(11 years, 6 months ago)
Commons ChamberIt is an honour to follow such a passionate and well-informed speech from the hon. Member for North Ayrshire and Arran (Katy Clark). I think that we are all indebted to the hon. Member for Brighton, Pavilion (Caroline Lucas) for securing the debate, and I apologise to her for not arriving in time to hear her speech—I was opening a job show in my constituency first thing this morning—which by all accounts was a powerful introduction to the debate.
Although I was not a Member of Parliament at the time, I am very proud that the Liberal Democrats played such a strong role in opposing the war. I am particularly proud of the role played by my right hon. Friend the Member for Ross, Skye and Lochaber (Mr Kennedy), who was leader of the Liberal Democrats at the time, and my right hon. and learned Friend the Member for North East Fife (Sir Menzies Campbell). The hon. Member for Islington North (Jeremy Corbyn) talked about the breadth of the coalition that opposed the war and said that it was not just made up of predictable left wingers. My right hon. and learned Friend the Member for North East Fife is far from being a raging pacifist leftie. He is a thoughtful and distinguished advocate and is now, as he was then, a distinguished spokesman on international affairs. That voices such as his were ignored at the time is a measure of just how dogmatic certain people in the Labour Government were.

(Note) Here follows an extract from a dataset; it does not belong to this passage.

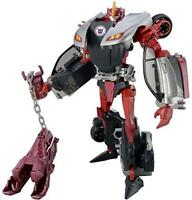 Takara Tomy Transformers Bloody Knockout TAV11 Action Figure from Japan F/S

I have found this debate very humbling, not only because of the first-hand accounts of intelligence, diplomacy and military experience that we have heard from people who were connected to the war in different respects, but because of the emotion shown by those who were, in effect, forced to vote against their own colleagues in their own party. The hon. Member for Wrexham (Ian Lucas) made a very powerful speech about that. We have heard about the bitter regret felt by those who feel that they were misled into voting for the wrong thing. We should also remember the members of the Government who honourably resigned over this issue—Robin Cook, John Denham and others who gave up their ministerial careers. The emotions are clearly almost as strong now as they were then.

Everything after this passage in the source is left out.